### [WHAT IS BEING ASKED]
Skip the pictures. Output only the lines below starting at the line with "Spezial-Sägeblatt ROOT-Cutter 125 x 22,23 mm" and ending at the line with "Photo for Concentra", both ends included, exactly as they are.
[[ EXERCISE INPUTS, beginning ]]
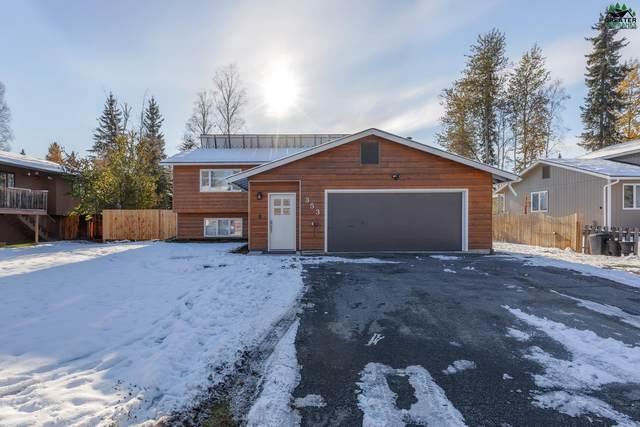 353 Droz Drive, Fairbanks, AK 99701 (MLS #148557) :: RE/MAX Associates of Fairbanks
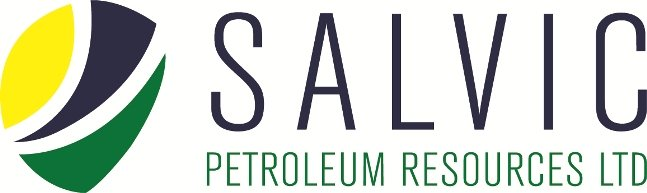 Salvic logo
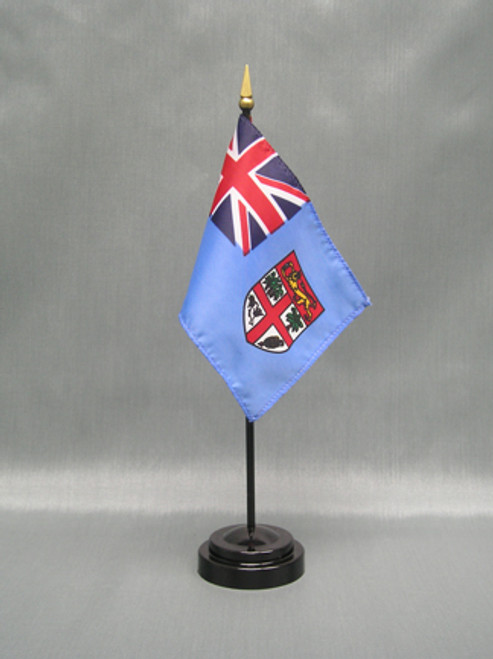 Fiji (UN)  - Stick Flags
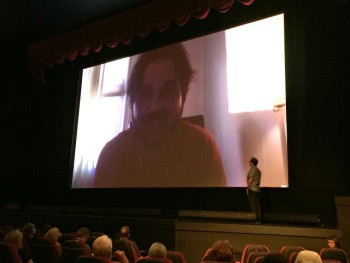 Director James Ponsoldt during a Q&A via Skype at the 2015 Traverse City Film Festival | Jane Boursaw Photo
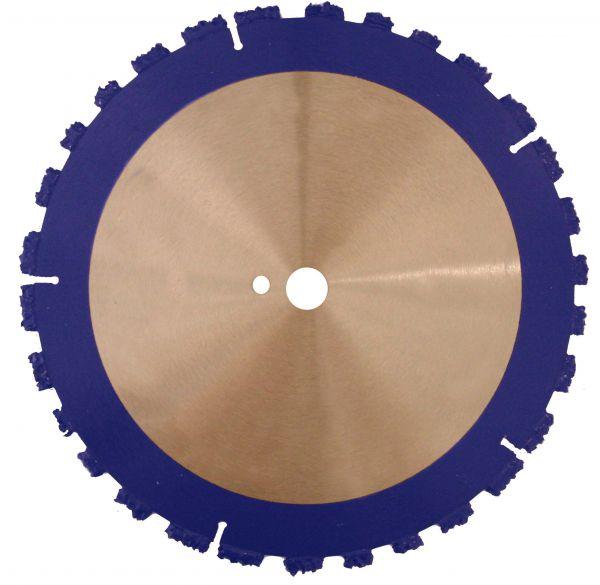 Spezial-Sägeblatt ROOT-Cutter 125 x 22,23 mm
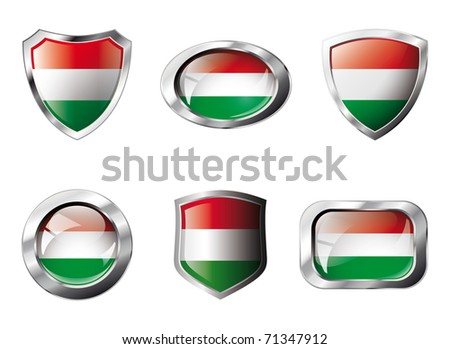 Hungary set shiny buttons and shields of flag with metal frame - vector illustration. Isolated abstract object against white background.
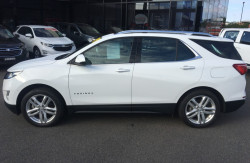 2018 Holden Equinox EQ LTZ-V Awd wagon Image 4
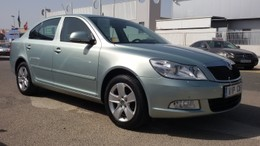 SKODA Octavia 1.8TSI Executive DSG
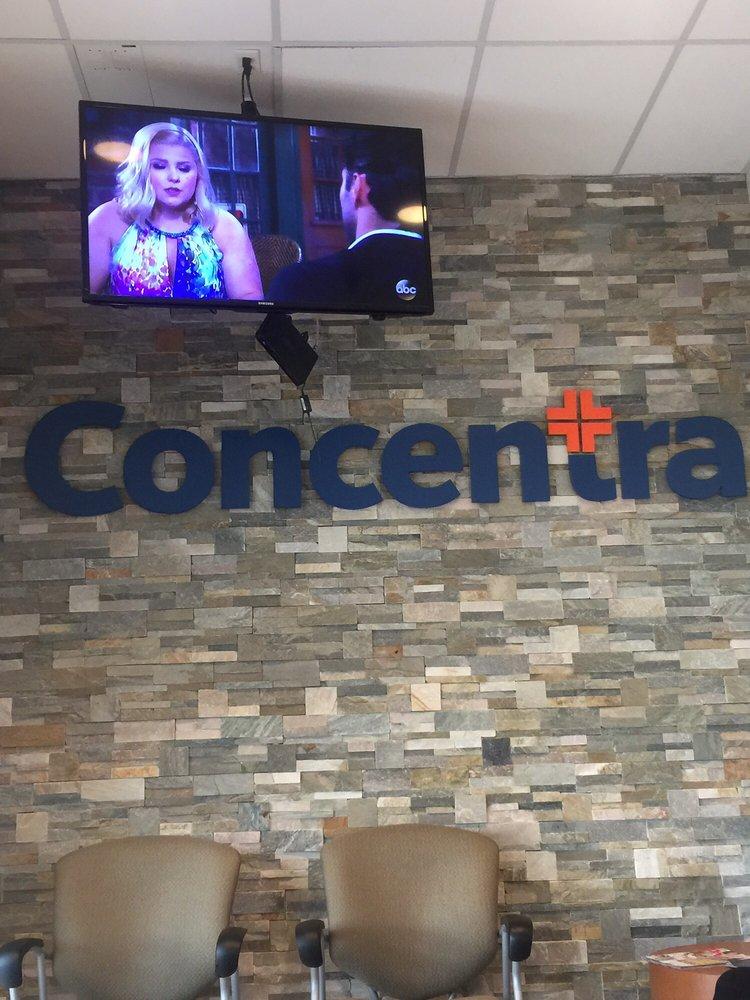Photo for Concentra Urgent Care , (San Antonio, TX)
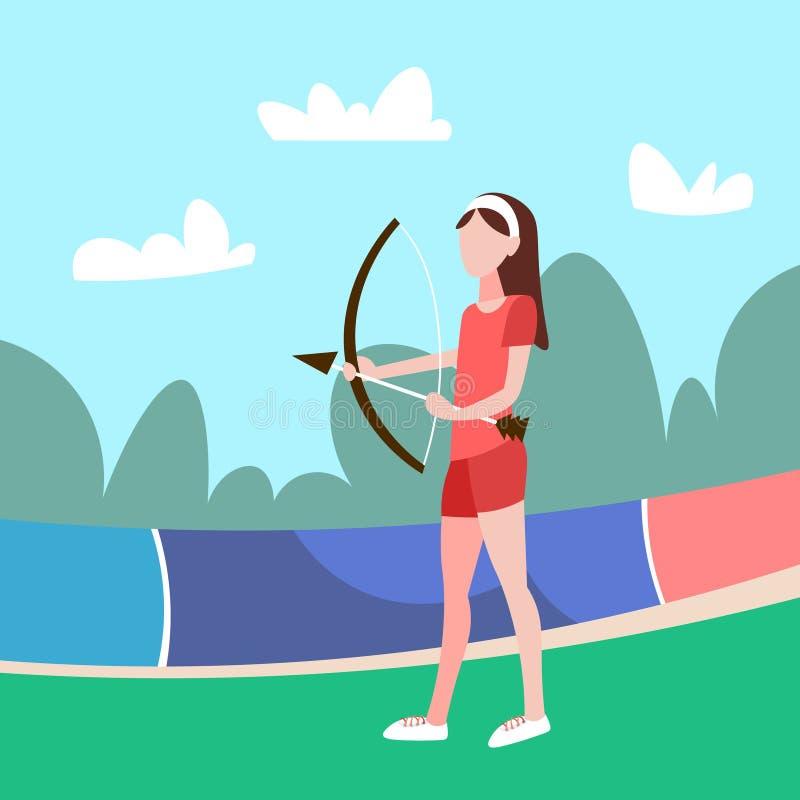 Kobiety łuczniczki mienia łęku sporta aktywności strzałkowaty żeński postać z kreskówki folował długości mieszkanie royalty ilustracja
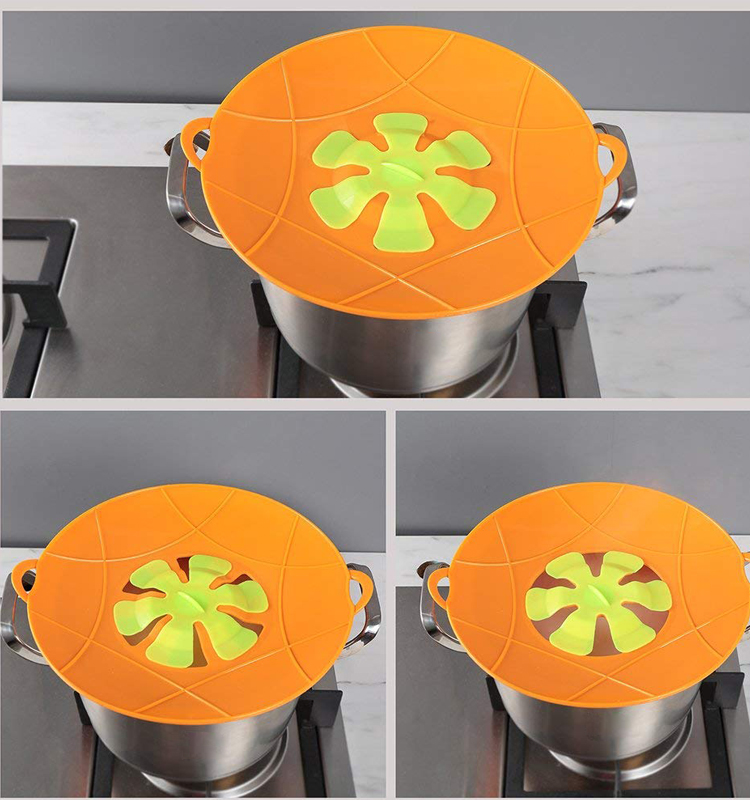 Custom Design Eco-friendly Flower Shape Spill Stopper Lid Flower Silicone Pot Cover
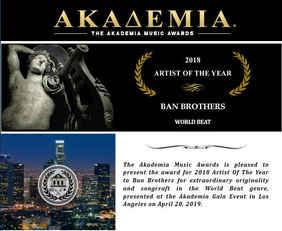 Award 3 certificate.jpg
[[ EXERCISE INPUTS, end ]]
### [RESULT]
 Spezial-Sägeblatt ROOT-Cutter 125 x 22,23 mm
 Hungary set shiny buttons and shields of flag with metal frame - vector illustration. Isolated abstract object against white background.
 2018 Holden Equinox EQ LTZ-V Awd wagon Image 4
 SKODA Octavia 1.8TSI Executive DSG
Photo for Concentra Urgent Care , (San Antonio, TX)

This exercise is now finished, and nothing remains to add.